Para tratar con personas que tienen una naturaleza muy negativa y difícil, que crean muchos obstáculos, lo primero que tenemos que hacer es diferenciar, o establecer una separación, entre las personas y sus acciones, pues de lo que se trata es de que respondamos a las acciones, no a las personas.

Todo comienza con lo que llamamos aceptación. Pero ¿qué es la aceptación? Si alguien llega a nuestra casa a llevarse todo lo que tenemos, con toda seguridad no le diremos ¡qué bien! ¡Llévate todo lo que quieras!, sino que, si estamos de buen humor, nos importará menos, pero si no es así, nos enfadaremos o intentaremos evitarlo.

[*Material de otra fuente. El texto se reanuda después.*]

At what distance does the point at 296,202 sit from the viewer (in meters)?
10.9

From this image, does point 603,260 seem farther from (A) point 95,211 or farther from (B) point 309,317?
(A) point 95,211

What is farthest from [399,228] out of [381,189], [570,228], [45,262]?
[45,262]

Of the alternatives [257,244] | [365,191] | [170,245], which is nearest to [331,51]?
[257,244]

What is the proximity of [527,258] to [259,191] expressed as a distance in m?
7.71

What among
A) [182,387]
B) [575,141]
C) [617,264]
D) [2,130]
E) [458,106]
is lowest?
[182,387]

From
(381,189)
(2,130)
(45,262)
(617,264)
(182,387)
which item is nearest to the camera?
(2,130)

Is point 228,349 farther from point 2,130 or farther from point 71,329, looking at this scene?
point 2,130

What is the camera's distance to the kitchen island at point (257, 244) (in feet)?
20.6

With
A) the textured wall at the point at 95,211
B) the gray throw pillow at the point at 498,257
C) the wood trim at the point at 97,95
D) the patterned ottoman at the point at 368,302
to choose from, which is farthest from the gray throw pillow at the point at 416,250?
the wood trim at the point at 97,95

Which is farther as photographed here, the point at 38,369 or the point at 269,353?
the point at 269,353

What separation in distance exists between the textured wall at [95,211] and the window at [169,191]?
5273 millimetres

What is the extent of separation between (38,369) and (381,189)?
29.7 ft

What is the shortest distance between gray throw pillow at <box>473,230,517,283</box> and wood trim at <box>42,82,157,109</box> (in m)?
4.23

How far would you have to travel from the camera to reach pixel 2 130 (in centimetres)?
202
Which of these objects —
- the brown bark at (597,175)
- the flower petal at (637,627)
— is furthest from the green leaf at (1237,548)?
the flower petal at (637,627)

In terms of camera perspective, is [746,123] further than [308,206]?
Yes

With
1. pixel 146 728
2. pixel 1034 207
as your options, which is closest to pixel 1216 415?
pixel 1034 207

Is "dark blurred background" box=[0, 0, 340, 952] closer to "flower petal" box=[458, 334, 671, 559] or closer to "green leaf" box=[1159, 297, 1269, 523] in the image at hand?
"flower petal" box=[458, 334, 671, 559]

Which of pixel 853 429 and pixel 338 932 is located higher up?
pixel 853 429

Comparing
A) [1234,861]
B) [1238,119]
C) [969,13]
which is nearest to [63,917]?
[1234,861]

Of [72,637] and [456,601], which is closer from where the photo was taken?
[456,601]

La forma de actuar budista es muy diferente a la forma de actuar mundana, u ordinaria, donde se juzga a las personas como buenas o malas, y se deja en segundo lugar sus acciones. En general, no tenemos la capacidad de realizar esta separación, pensamos que la acción y el ser son uno, por lo cual reaccionamos, guiados por nuestro karma, tendencias, patrones de conducta habituales y emociones perturbadoras.

Para el budismo, por el contrario, si bien las acciones pueden ser positivas o negativas, los seres no: éstos son naturalmente bondadosos y buenos. Aceptar, por tanto, significa considerar a las personas como personas y respetarlas, a la vez que tratamos de responder adecuadamente a las consecuencias de sus acciones negativas o dañinas.